Ao anular a terceira condenação do ex-deputado Eduardo Cunha (PTB) na Lava-Jato, o Supremo Tribunal Federal (STF) reacendeu o debate sobre impunidade no país. A partir do entendimento de que crimes comuns conectados a infrações eleitorais são de competência da Justiça Eleitoral, o ex-presidente da Câmara se livrou de penas que, somadas, alcançaram 54 anos e cinco meses de prisão.
Cunha foi beneficiado por uma jurisprudência que, desde 2019, já se estendeu a dezenas de políticos, como o vice-presidente Geraldo Alckmin (PSB), o deputado Aécio Neves (PSDB) e os ex-governadores José Roberto Arruda (PL-DF) e Ricardo Coutinho (PT-PB). Na ocasião, nos estertores da Lava-Jato, os ministros julgavam um recurso do prefeito do Rio, Eduardo Paes, e do deputado federal Pedro Paulo, à época ambos filiados ao DEM.

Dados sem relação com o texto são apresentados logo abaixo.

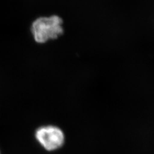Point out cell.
I'll list each match as a JSON object with an SVG mask.
<instances>
[{
  "instance_id": "6da1fadb",
  "label": "cell",
  "mask_w": 154,
  "mask_h": 154,
  "mask_svg": "<svg viewBox=\"0 0 154 154\" xmlns=\"http://www.w3.org/2000/svg\"><path fill=\"white\" fill-rule=\"evenodd\" d=\"M63 20L59 16L41 17L32 23V33L35 41L42 44L56 39L64 33Z\"/></svg>"
},
{
  "instance_id": "7a4b0ae2",
  "label": "cell",
  "mask_w": 154,
  "mask_h": 154,
  "mask_svg": "<svg viewBox=\"0 0 154 154\" xmlns=\"http://www.w3.org/2000/svg\"><path fill=\"white\" fill-rule=\"evenodd\" d=\"M35 138L48 151H54L61 148L65 141L64 132L60 128L53 125L38 128L35 132Z\"/></svg>"
}]
</instances>
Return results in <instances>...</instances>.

A dupla respondia inquérito por suposto caixa 2 de campanha e lavagem de dinheiro. Em recurso ao STF, sustentaram que o caso deveria ser analisado pela Justiça Eleitoral, e não pela Justiça Federal. A tese acabou acolhida por seis votos a cinco. Anteriormente, decisões semelhantes já vinham sendo tomadas na 2ª Turma do tribunal, onde tramitam casos da Lava-Jato.
Todavia, havia divergências internas e alguns ministros tomavam decisões monocráticas divergentes, ora em benefício, ora contra os acusados. Com a maioria formada diante da composição plena do STF, o julgamento virou referência e gerou um efeito cascata. Desde então, o STF, o Superior Tribunal de Justiça e tribunais de segunda instância têm declinado competência sempre que há crime eleitoral conexo a crime comum.

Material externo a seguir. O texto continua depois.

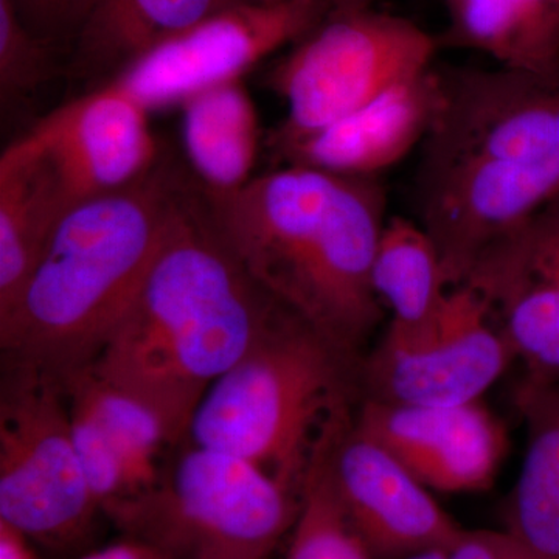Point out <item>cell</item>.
<instances>
[{
	"label": "cell",
	"instance_id": "1",
	"mask_svg": "<svg viewBox=\"0 0 559 559\" xmlns=\"http://www.w3.org/2000/svg\"><path fill=\"white\" fill-rule=\"evenodd\" d=\"M439 70L415 202L452 288L489 245L559 198V68Z\"/></svg>",
	"mask_w": 559,
	"mask_h": 559
},
{
	"label": "cell",
	"instance_id": "2",
	"mask_svg": "<svg viewBox=\"0 0 559 559\" xmlns=\"http://www.w3.org/2000/svg\"><path fill=\"white\" fill-rule=\"evenodd\" d=\"M202 193L246 274L360 362L382 319L371 283L388 224L381 178L285 165L231 193Z\"/></svg>",
	"mask_w": 559,
	"mask_h": 559
},
{
	"label": "cell",
	"instance_id": "3",
	"mask_svg": "<svg viewBox=\"0 0 559 559\" xmlns=\"http://www.w3.org/2000/svg\"><path fill=\"white\" fill-rule=\"evenodd\" d=\"M278 307L221 240L201 187L183 180L138 297L91 364L189 432L204 393L259 341Z\"/></svg>",
	"mask_w": 559,
	"mask_h": 559
},
{
	"label": "cell",
	"instance_id": "4",
	"mask_svg": "<svg viewBox=\"0 0 559 559\" xmlns=\"http://www.w3.org/2000/svg\"><path fill=\"white\" fill-rule=\"evenodd\" d=\"M183 179L167 164L66 212L16 304L0 318L3 362L62 378L87 366L138 297Z\"/></svg>",
	"mask_w": 559,
	"mask_h": 559
},
{
	"label": "cell",
	"instance_id": "5",
	"mask_svg": "<svg viewBox=\"0 0 559 559\" xmlns=\"http://www.w3.org/2000/svg\"><path fill=\"white\" fill-rule=\"evenodd\" d=\"M359 364L280 305L204 393L187 440L248 460L300 498L316 459L359 404Z\"/></svg>",
	"mask_w": 559,
	"mask_h": 559
},
{
	"label": "cell",
	"instance_id": "6",
	"mask_svg": "<svg viewBox=\"0 0 559 559\" xmlns=\"http://www.w3.org/2000/svg\"><path fill=\"white\" fill-rule=\"evenodd\" d=\"M300 498L259 466L190 443L112 520L167 559H270Z\"/></svg>",
	"mask_w": 559,
	"mask_h": 559
},
{
	"label": "cell",
	"instance_id": "7",
	"mask_svg": "<svg viewBox=\"0 0 559 559\" xmlns=\"http://www.w3.org/2000/svg\"><path fill=\"white\" fill-rule=\"evenodd\" d=\"M102 509L84 476L61 378L3 362L0 388V521L33 543L68 546Z\"/></svg>",
	"mask_w": 559,
	"mask_h": 559
},
{
	"label": "cell",
	"instance_id": "8",
	"mask_svg": "<svg viewBox=\"0 0 559 559\" xmlns=\"http://www.w3.org/2000/svg\"><path fill=\"white\" fill-rule=\"evenodd\" d=\"M440 40L406 17L374 9L334 10L272 69L286 103L272 139L320 130L433 68Z\"/></svg>",
	"mask_w": 559,
	"mask_h": 559
},
{
	"label": "cell",
	"instance_id": "9",
	"mask_svg": "<svg viewBox=\"0 0 559 559\" xmlns=\"http://www.w3.org/2000/svg\"><path fill=\"white\" fill-rule=\"evenodd\" d=\"M518 360L484 297L468 283L448 290L426 329L390 333L359 364L360 400L399 406L477 403Z\"/></svg>",
	"mask_w": 559,
	"mask_h": 559
},
{
	"label": "cell",
	"instance_id": "10",
	"mask_svg": "<svg viewBox=\"0 0 559 559\" xmlns=\"http://www.w3.org/2000/svg\"><path fill=\"white\" fill-rule=\"evenodd\" d=\"M329 13L326 0L237 3L154 44L109 83L148 112L182 106L201 92L242 80L274 51L294 46Z\"/></svg>",
	"mask_w": 559,
	"mask_h": 559
},
{
	"label": "cell",
	"instance_id": "11",
	"mask_svg": "<svg viewBox=\"0 0 559 559\" xmlns=\"http://www.w3.org/2000/svg\"><path fill=\"white\" fill-rule=\"evenodd\" d=\"M61 381L84 476L103 513L112 518L157 484L187 428L92 364Z\"/></svg>",
	"mask_w": 559,
	"mask_h": 559
},
{
	"label": "cell",
	"instance_id": "12",
	"mask_svg": "<svg viewBox=\"0 0 559 559\" xmlns=\"http://www.w3.org/2000/svg\"><path fill=\"white\" fill-rule=\"evenodd\" d=\"M325 468L342 514L374 559L444 549L462 530L355 414L326 447Z\"/></svg>",
	"mask_w": 559,
	"mask_h": 559
},
{
	"label": "cell",
	"instance_id": "13",
	"mask_svg": "<svg viewBox=\"0 0 559 559\" xmlns=\"http://www.w3.org/2000/svg\"><path fill=\"white\" fill-rule=\"evenodd\" d=\"M148 114L108 81L55 109L20 142L46 165L70 210L131 186L160 164Z\"/></svg>",
	"mask_w": 559,
	"mask_h": 559
},
{
	"label": "cell",
	"instance_id": "14",
	"mask_svg": "<svg viewBox=\"0 0 559 559\" xmlns=\"http://www.w3.org/2000/svg\"><path fill=\"white\" fill-rule=\"evenodd\" d=\"M463 283L487 301L527 378L559 382V209L489 245Z\"/></svg>",
	"mask_w": 559,
	"mask_h": 559
},
{
	"label": "cell",
	"instance_id": "15",
	"mask_svg": "<svg viewBox=\"0 0 559 559\" xmlns=\"http://www.w3.org/2000/svg\"><path fill=\"white\" fill-rule=\"evenodd\" d=\"M355 419L432 492L484 491L507 451L506 429L481 401L421 407L360 400Z\"/></svg>",
	"mask_w": 559,
	"mask_h": 559
},
{
	"label": "cell",
	"instance_id": "16",
	"mask_svg": "<svg viewBox=\"0 0 559 559\" xmlns=\"http://www.w3.org/2000/svg\"><path fill=\"white\" fill-rule=\"evenodd\" d=\"M439 100L440 70L432 68L320 130L272 139L274 148L286 165L381 178L423 145Z\"/></svg>",
	"mask_w": 559,
	"mask_h": 559
},
{
	"label": "cell",
	"instance_id": "17",
	"mask_svg": "<svg viewBox=\"0 0 559 559\" xmlns=\"http://www.w3.org/2000/svg\"><path fill=\"white\" fill-rule=\"evenodd\" d=\"M516 407L525 452L507 499L506 528L539 558L559 559V382L525 377Z\"/></svg>",
	"mask_w": 559,
	"mask_h": 559
},
{
	"label": "cell",
	"instance_id": "18",
	"mask_svg": "<svg viewBox=\"0 0 559 559\" xmlns=\"http://www.w3.org/2000/svg\"><path fill=\"white\" fill-rule=\"evenodd\" d=\"M69 212L60 187L16 140L0 159V318L11 310Z\"/></svg>",
	"mask_w": 559,
	"mask_h": 559
},
{
	"label": "cell",
	"instance_id": "19",
	"mask_svg": "<svg viewBox=\"0 0 559 559\" xmlns=\"http://www.w3.org/2000/svg\"><path fill=\"white\" fill-rule=\"evenodd\" d=\"M182 110L183 150L202 190L231 193L253 179L260 121L242 80L194 95Z\"/></svg>",
	"mask_w": 559,
	"mask_h": 559
},
{
	"label": "cell",
	"instance_id": "20",
	"mask_svg": "<svg viewBox=\"0 0 559 559\" xmlns=\"http://www.w3.org/2000/svg\"><path fill=\"white\" fill-rule=\"evenodd\" d=\"M441 47L474 50L500 68H559V0H441Z\"/></svg>",
	"mask_w": 559,
	"mask_h": 559
},
{
	"label": "cell",
	"instance_id": "21",
	"mask_svg": "<svg viewBox=\"0 0 559 559\" xmlns=\"http://www.w3.org/2000/svg\"><path fill=\"white\" fill-rule=\"evenodd\" d=\"M250 0H92L76 33L75 64L116 75L154 44Z\"/></svg>",
	"mask_w": 559,
	"mask_h": 559
},
{
	"label": "cell",
	"instance_id": "22",
	"mask_svg": "<svg viewBox=\"0 0 559 559\" xmlns=\"http://www.w3.org/2000/svg\"><path fill=\"white\" fill-rule=\"evenodd\" d=\"M374 294L392 319L390 333L426 329L440 314L451 286L436 242L418 221L388 219L371 271Z\"/></svg>",
	"mask_w": 559,
	"mask_h": 559
},
{
	"label": "cell",
	"instance_id": "23",
	"mask_svg": "<svg viewBox=\"0 0 559 559\" xmlns=\"http://www.w3.org/2000/svg\"><path fill=\"white\" fill-rule=\"evenodd\" d=\"M325 450L316 459L301 489L286 559H374L349 527L334 498L326 476Z\"/></svg>",
	"mask_w": 559,
	"mask_h": 559
},
{
	"label": "cell",
	"instance_id": "24",
	"mask_svg": "<svg viewBox=\"0 0 559 559\" xmlns=\"http://www.w3.org/2000/svg\"><path fill=\"white\" fill-rule=\"evenodd\" d=\"M50 40L40 38L21 20L13 0H0V97H27L53 72Z\"/></svg>",
	"mask_w": 559,
	"mask_h": 559
},
{
	"label": "cell",
	"instance_id": "25",
	"mask_svg": "<svg viewBox=\"0 0 559 559\" xmlns=\"http://www.w3.org/2000/svg\"><path fill=\"white\" fill-rule=\"evenodd\" d=\"M13 3L35 35L53 43L61 36H76L92 0H13Z\"/></svg>",
	"mask_w": 559,
	"mask_h": 559
},
{
	"label": "cell",
	"instance_id": "26",
	"mask_svg": "<svg viewBox=\"0 0 559 559\" xmlns=\"http://www.w3.org/2000/svg\"><path fill=\"white\" fill-rule=\"evenodd\" d=\"M447 559H543L510 530L462 528L450 546Z\"/></svg>",
	"mask_w": 559,
	"mask_h": 559
},
{
	"label": "cell",
	"instance_id": "27",
	"mask_svg": "<svg viewBox=\"0 0 559 559\" xmlns=\"http://www.w3.org/2000/svg\"><path fill=\"white\" fill-rule=\"evenodd\" d=\"M79 559H167L156 549L142 540L124 536L117 543L108 544L102 549L92 550Z\"/></svg>",
	"mask_w": 559,
	"mask_h": 559
},
{
	"label": "cell",
	"instance_id": "28",
	"mask_svg": "<svg viewBox=\"0 0 559 559\" xmlns=\"http://www.w3.org/2000/svg\"><path fill=\"white\" fill-rule=\"evenodd\" d=\"M32 543L20 530L0 521V559H40Z\"/></svg>",
	"mask_w": 559,
	"mask_h": 559
},
{
	"label": "cell",
	"instance_id": "29",
	"mask_svg": "<svg viewBox=\"0 0 559 559\" xmlns=\"http://www.w3.org/2000/svg\"><path fill=\"white\" fill-rule=\"evenodd\" d=\"M334 10H358V9H373L380 0H326Z\"/></svg>",
	"mask_w": 559,
	"mask_h": 559
},
{
	"label": "cell",
	"instance_id": "30",
	"mask_svg": "<svg viewBox=\"0 0 559 559\" xmlns=\"http://www.w3.org/2000/svg\"><path fill=\"white\" fill-rule=\"evenodd\" d=\"M399 559H447V555H444V549H433L419 551V554L409 555V557Z\"/></svg>",
	"mask_w": 559,
	"mask_h": 559
},
{
	"label": "cell",
	"instance_id": "31",
	"mask_svg": "<svg viewBox=\"0 0 559 559\" xmlns=\"http://www.w3.org/2000/svg\"><path fill=\"white\" fill-rule=\"evenodd\" d=\"M250 2H257V3H283V2H289V0H250Z\"/></svg>",
	"mask_w": 559,
	"mask_h": 559
},
{
	"label": "cell",
	"instance_id": "32",
	"mask_svg": "<svg viewBox=\"0 0 559 559\" xmlns=\"http://www.w3.org/2000/svg\"><path fill=\"white\" fill-rule=\"evenodd\" d=\"M550 205H554V207H557L559 209V198H557V200H555L554 202H551Z\"/></svg>",
	"mask_w": 559,
	"mask_h": 559
}]
</instances>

— Não discuto a decisão, até porque já está tomada, mas ela abre espaço para que algumas defesas façam alegações com base em ficção. É preciso indícios concretos de autoria e participação da pessoa, e não alegações genéricas de caixa 2, desconexas de qualquer prova mínima. Já vi investigado recorrer do arquivamento de uma ação para dizer que havia sim, crime eleitoral, tudo com objetivo de fugir da justiça comum — comenta o promotor Rodrigo Zílio, que por seis anos coordenou o Ministério Público Eleitoral no RS e atualmente é membro auxiliar da Procuradoria-Geral Eleitoral, em Brasília.
Zílio lembra que durante a Lava-Jato muito se criticava o fato de o então juiz Sergio Moro puxar para si casos que não envolviam a Petrobras, tampouco teriam ocorrido em Curitiba, tornando-se uma espécie de “juízo universal” da corrupção nacional. Mais tarde, esse alargamento da competência original da 13ª Vara Federal se tornaria um dos motivos de anulação de suas decisões. Para Zílio, a remessa em massa de casos de corrupção para a Justiça Eleitoral tem teor semelhante, porém em sentido contrário.
— Antes, tudo era corrupção na Petrobras e ia para Curitiba. Agora, tudo é caixa dois e vai para a Justiça Eleitoral. É preciso cuidado para evitar que esse entendimento cause desvio de finalidade — alerta Zílio.
Para o advogado Luciano Feldens, que atuou no Ministério Público Federal e há 15 anos conduz um dos mais prestigiados escritórios de advocacia do país, está justamente numa decisão de Moro o erro original que resultou no entendimento firmado pelo STF. Ao deflagrar a sétima fase da Lava-Jato, em 2014, Moro justificou os mandados de prisão de donos e altos executivos de empreiteiras dizendo haver indícios de que os casos de corrupção envolviam doações eleitorais oficiais e não oficiais. A decisão, afirma Feldens, contrariou dispositivo constitucional que determina o envio à justiça eleitoral sempre em que há relação de crimes comuns com eleitorais.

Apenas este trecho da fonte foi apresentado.